Harris finished 2012 with 90 yards on 15 carries, but still had to earn the starting gig as a senior.

He did, and has never looked back.

“I don’t think other people around the (Suburban League) realize how fast he is and how quick he is from side to side,” Houska said. “So, all the line has to do is open the tiniest hole and he can squirt right through it.”

Whoever was going to fill the running back position for the Hornets was one of the biggest question marks heading into the preseason. Harris has put those fears to rest behind a slashing style that even mixes in a little power to boot.

Gone are the days of I-formation power plays with Chris Snook and Aaron Maslowski. Highland now operates almost exclusively out of the shotgun and attacks the perimeter with Harris or with reigning Gazette MVP Bruce Kinsey up the gut on read options.

Harris fits the scheme to perfection and has games of 148 (Wooster), 194 (North Royalton) and 128 yards (Copley) under his belt. His emergence has made the read-option even more deadly, allowing Kinsey to go bonkers in Suburban League play due to the threat of play-action.
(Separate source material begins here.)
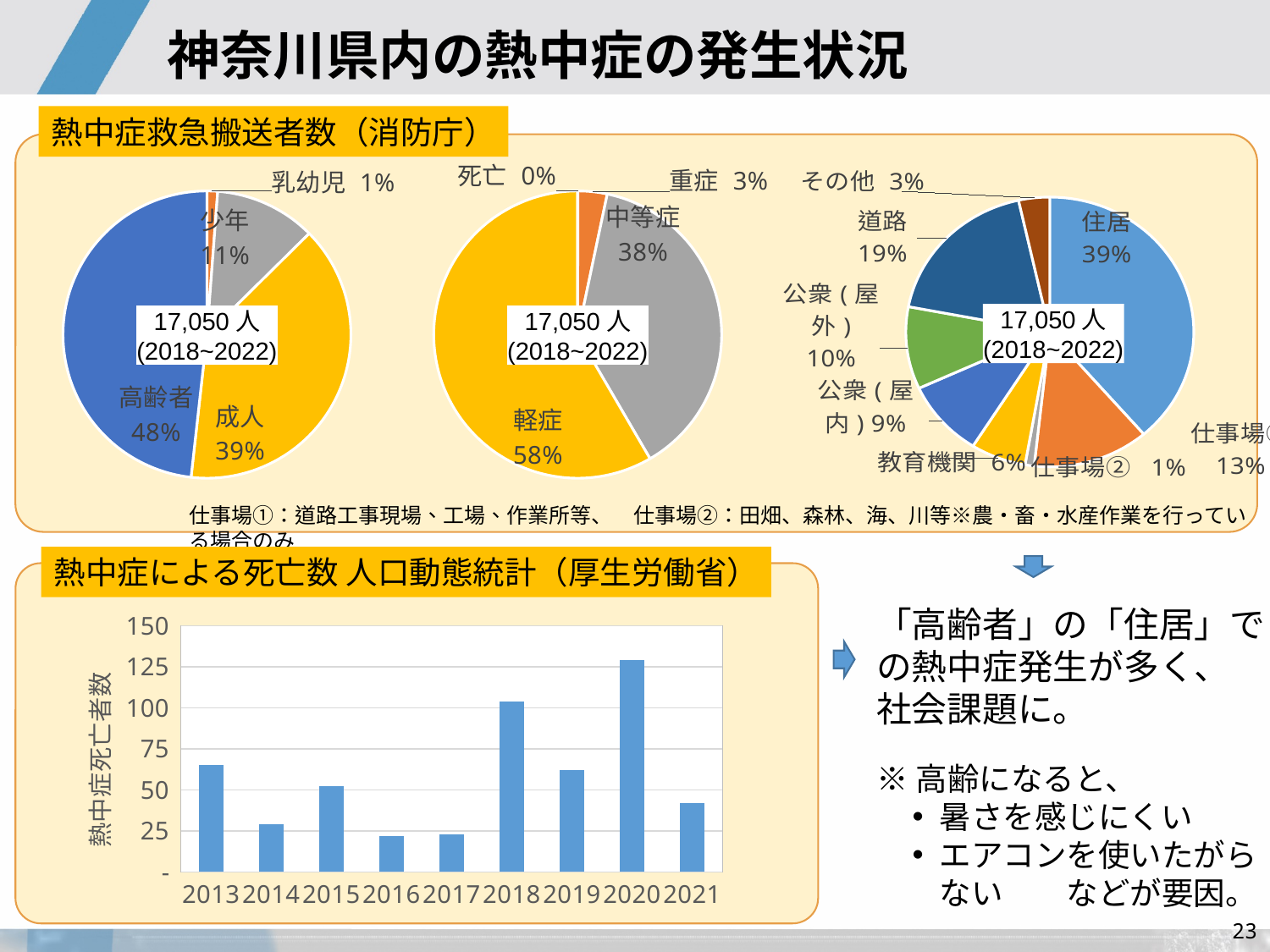
In the left pie chart (age groups), what is the difference in percentage points between 高齢者 and 少年? 37 In the left pie chart (age groups), what share is 成人? 39% In the right pie chart (location), how many categories are shown? 8 In the right pie chart (location), what share is 道路? 19% In the middle pie chart (severity), what share is 軽症? 58% In the left pie chart (age groups), which category has the largest share? 高齢者 In the bar chart of heatstroke deaths, which year has the highest value? 2020 In the middle pie chart (severity), which is larger, 中等症 or 重症? 中等症 In the bar chart of heatstroke deaths, how many years are shown on the x axis? 9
Though Harris has yet to break the big one — his longest run is 28 yards — he is a big reason why the Hornets lead the SL by a wide margin with 131 first downs. Highland is also well on its way to breaking last year’s school records for points and yards per game with 40.8 and 428.8, respectively.

“I’d like to think of myself as kind of a Ray Rice a little bit,” said Harris, who is not looking to play collegiately but sports a 27 ACT score and is interested in construction management. “I’m not very tall, but, I mean, I try to use speed and if I have nowhere else to go, I’ll put my shoulder down and try to get as much as I can get.

“(This season’s) been great because we have so many weapons all the way around. With all the receivers we have, to have the running game be that successful, it’s great to be a part of.”

Though the 6-0 start, No. 9 ranking in the Associated Press Division II state poll and No. 1 position in Division II, Region 4 are nice, Harris and the Hornets are hungry for more.

Make no bones about it: They’re gunning to join the 1955, 1969 and 2001 teams in the perfection club.

“What we just got done talking about is (being undefeated) is great and all, but if we don’t finish, it doesn’t mean anything,” Harris said. “We appreciate it. We do — a lot — but we need to stay focused and keep working.

“Going undefeated is our main goal. We want to win Suburban League, stay No. 1 in the region and we’re working every day for those goals.”